An Forderungen für die Schule der Zukunft ist kein Mangel. An Meinungen noch viel weniger. Sicher ist: Es geschieht zu wenig; damit endet der Konsens allerdings bereits. Diese aktuelle Analyse dreht diese Fragerichtung daher um und fragt: Was bedeutet Zukunft für Schule? Sie zeigt einige Anforderungen, die aus Sicht der Zukunftsforschung an das System Schule formuliert werden können, und soll damit der Debatte zwischen Pädagogik, Schule und Politik zusätzliche Impulse geben.
Eine kritische Betrachtung des Systems Schule ist unabdingbar, wird aber stets nur die heutigen Verhältnisse in die Zukunft verlängern können, solange sie nicht von den absehbaren gesellschaftlichen, politischen, klimatischen und technologischen Veränderungen ausgeht. Dabei haben wir jeden Grund zu der Annahme, dass sich unsere Gesellschaft, unsere Arbeitswelt, unsere Kommunikation in den vor uns liegenden zehn Jahren stark verändern werden.
Es sind die heutigen Schulanfänger, die die Absolvent:innen der 30er Jahre sein werden. Insofern ist es höchste Zeit, sich der Frage zu widmen, welche Anforderungen an diese Generation wir bereits heute absehen können. Daraus abzuleiten wären Kompetenzen, deren Förderung wir von Schule in Zukunft erwarten können - und erwarten müssen.
Die Schulabgänger:innen der 30er Jahre sind:
1. Die Generation ohne Wahrheit: Sie wird ohne völlig neue Mechanismen der Quellenkritik kaum mehr in der Lage sein, gesellschaftliche Debatten zu verstehen oder gar zu gestalten. Wenn Original und Fake nicht mehr unterscheidbar sind, muss sie eine Debattenkultur beherrschen, die auch Schule heute noch nicht kennt.
2. Die Generation nach der Arbeit: Das Bild des maschinengleich funktionierenden Menschen in der Arbeitswelt ist bereits Geschichte. Die Ersatzmaschine Mensch, deren Leistung in Zeit zu messen ist, hat ausgedient. Diese Generation braucht ein neues Bild von Wertschöpfung und Sinn und mehr noch: Sie muss sich in einer grundlegend neuen Arbeitswelt souverän bewegen können.
3. Die Generation Klimafolgenanpassung: Sie muss Wirtschaft und Gesellschaft an neue, volatile Bedingungen der post-fossilen Welt anpassen, technologisch wie gesellschaftlich. Diese Aufgabe kommt ausgerechnet einer Generation zu, die die Annehmlichkeiten der fossilen Lebensweise nicht mehr kennt.

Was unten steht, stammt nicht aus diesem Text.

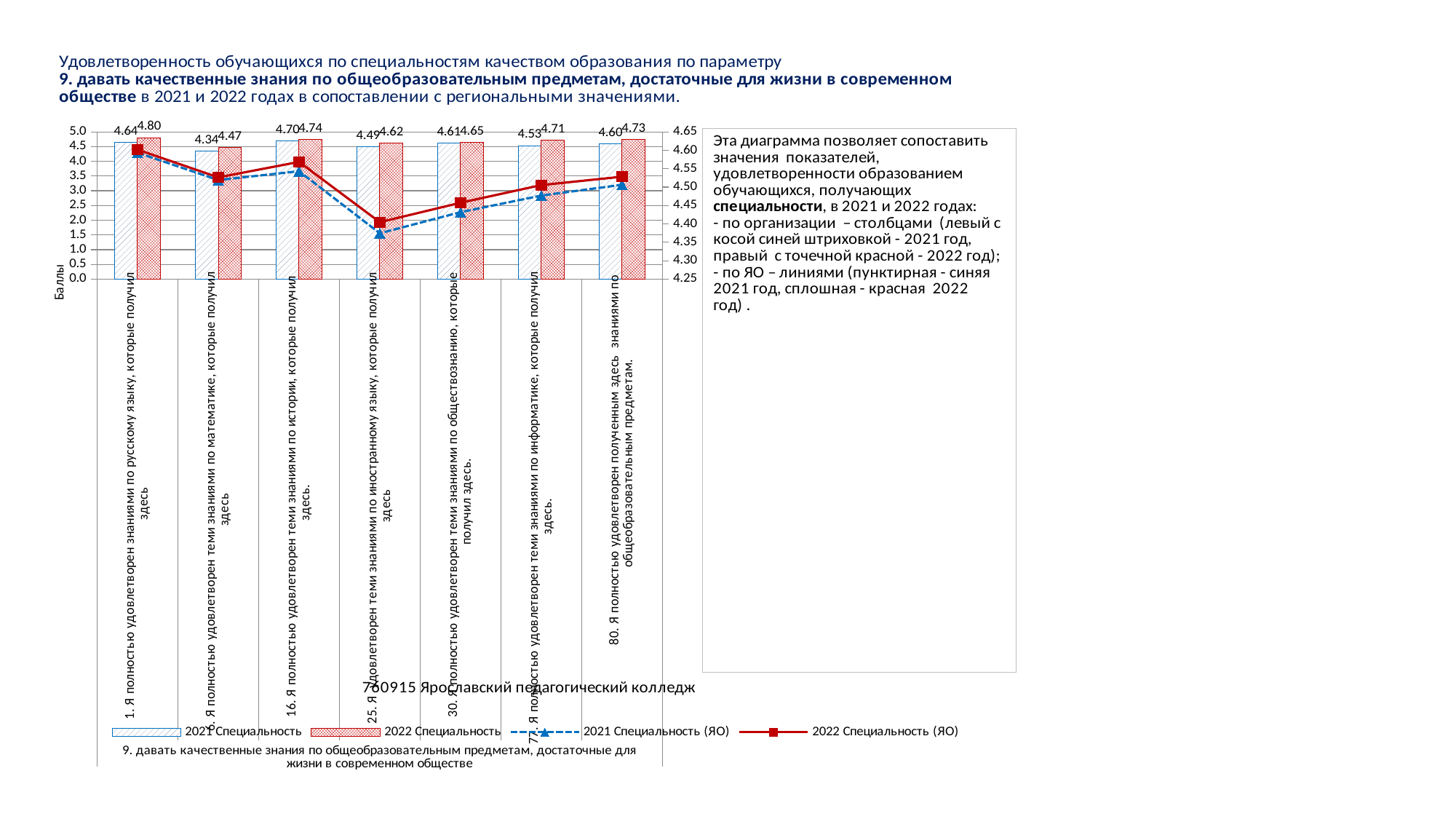
How many series does the chart legend list? 4 Which is larger for the category about иностранный язык (item 25): the 2021 Специальность value or the 2022 Специальность value? 2022 Специальность What is the label of the left vertical axis of the chart? Баллы Which category has the highest 2022 Специальность value? 1. Я полностью удовлетворен знаниями по русскому языку, которые получил здесь What is the 2022 Специальность value for the category about русский язык (item 1)? 4.80 How many categories are shown on the x axis of the chart? 7 What is the difference between the 2022 and 2021 Специальность values for the category about информатика (item 77)? 0.18 What kind of chart is shown on the slide? Combined bar and line chart Is the 2022 Специальность (ЯО) value for the category about иностранный язык (item 25) greater or less than 4.45 on the right axis? less What is the 2022 Специальность value for the category about информатика (item 77)? 4.71 Which category has the lowest 2021 Специальность value? 6. Я полностью удовлетворен теми знаниями по математике, которые получил здесь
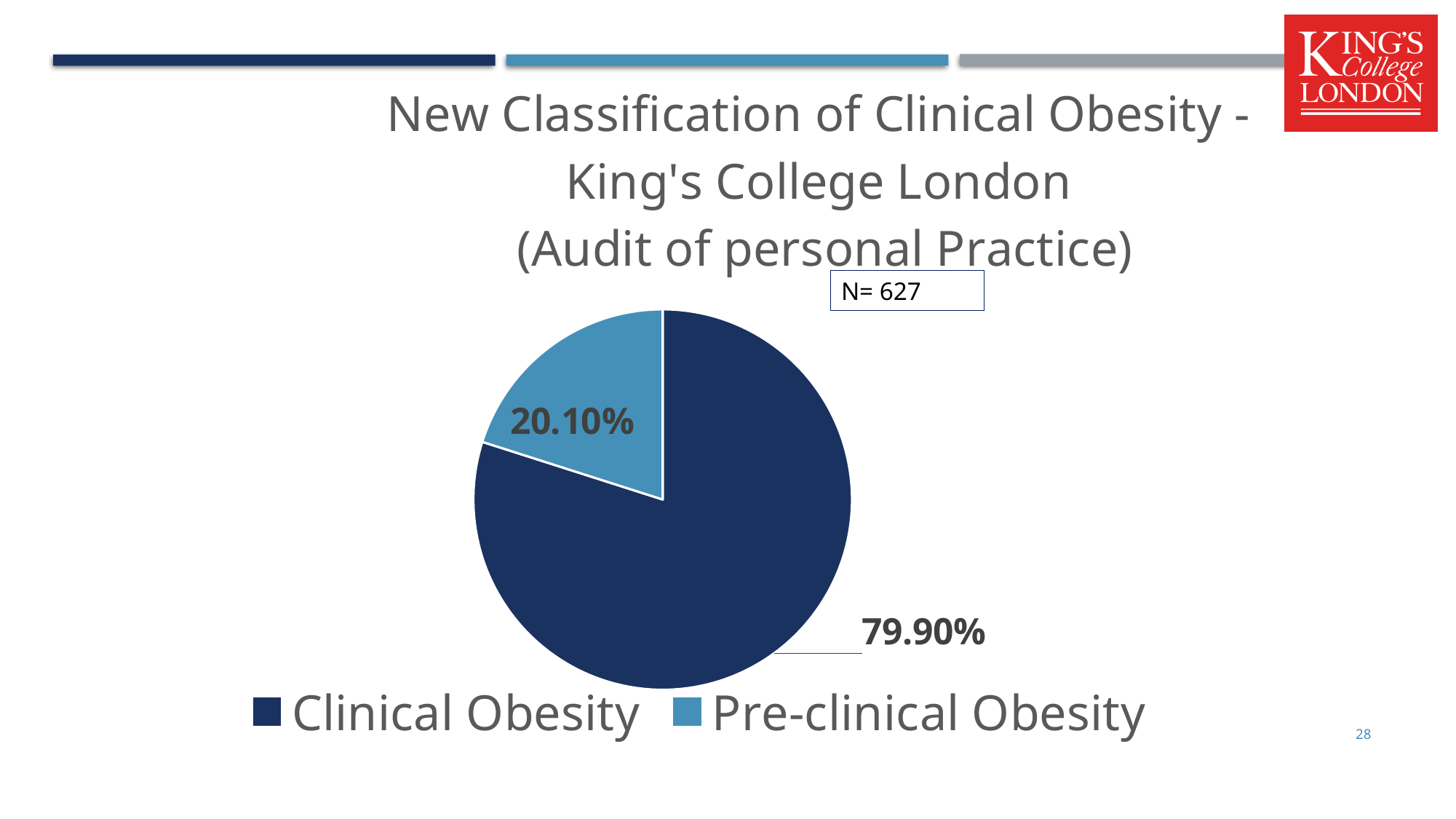
What type of chart is shown on the slide? pie chart What percentage of the pie is Pre-clinical Obesity? 20.10% Which category has the smallest share of the pie? Pre-clinical Obesity What is the difference in percentage points between Clinical Obesity and Pre-clinical Obesity? 59.80% Which colour represents Pre-clinical Obesity in the pie chart? light blue What is the sample size (N) shown on the slide? 627 How many entries does the legend list? 2 Which category has the largest share of the pie? Clinical Obesity Which is larger, the share for Clinical Obesity or the share for Pre-clinical Obesity? Clinical Obesity What percentage of the pie is Clinical Obesity? 79.90% How many slices does the pie chart have? 2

4. Die nächste Nachkriegsgeneration: Wir erlegen dieser Generation heute auf, Frieden neu zu sichern und die Narben des russischen Krieges zu heilen. Das erfordert politische wie militärische Trittsicherheit, aber auch ethische.
5. Die lernende Generation: Sie wird die Kompetenz entwickeln, eigene Curricula für ihr Leben zu entwickeln und immer wieder zu erneuern. Ist Schule darauf vorbereitet?
Die Frage ist nicht, ob diese Schüler:innen dauerhaft lernen. Das werden sie. Die Frage ist, ob der Lernort Schule in diesen Lernprozessen einen relevanten Platz einnehmen kann. Die Studie weist damit auf einen Grundwiderspruch hin: Je stärker Schule anstrebt, Struktur und Standards herauszubilden und zu entwickeln, desto weiter wird sie sich von einer unstrukturierten, vielschichtigen und dynamischen Welt entfernen. Das Kernthema der Schulabgänger:innen der 30er Jahre ist Gestaltung. Gestaltung unter den Bedingungen laufender Veränderung und Vieldeutigkeit. Die Mindestanforderung, die der Schule aus einer Zukunftsperspektive aufzugeben ist, lautet: Lernen wir, Veränderung zu lieben.